Given problem
From the records below, extract every line that contains the word "pigeon", treating uppercase and lowercase as different.
─── Source material ───
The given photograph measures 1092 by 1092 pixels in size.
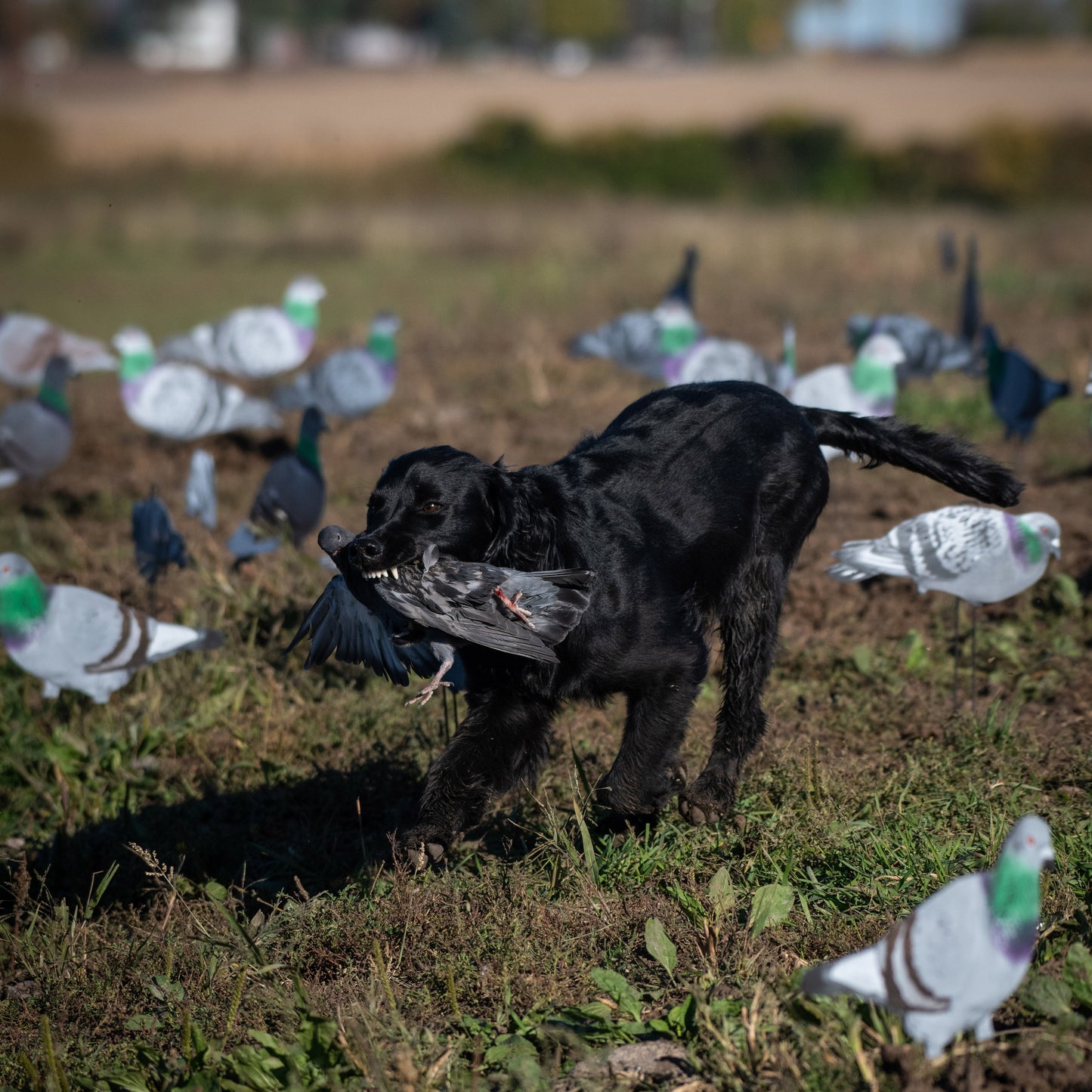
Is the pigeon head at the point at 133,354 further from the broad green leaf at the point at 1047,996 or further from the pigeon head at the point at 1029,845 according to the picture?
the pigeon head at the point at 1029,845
───
─── Source material ───
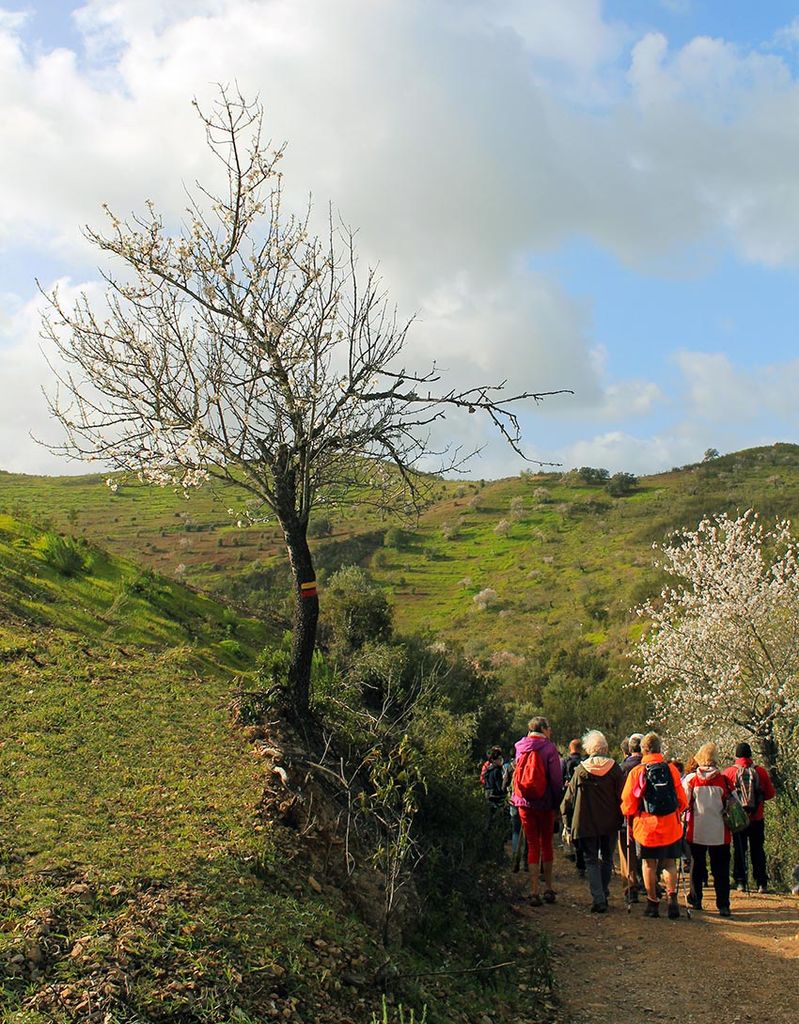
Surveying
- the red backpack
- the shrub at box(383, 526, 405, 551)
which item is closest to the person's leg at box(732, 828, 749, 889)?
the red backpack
───
Response
Is the pigeon head at the point at 133,354 further from the broad green leaf at the point at 1047,996 or further from the pigeon head at the point at 1029,845 according to the picture?
the pigeon head at the point at 1029,845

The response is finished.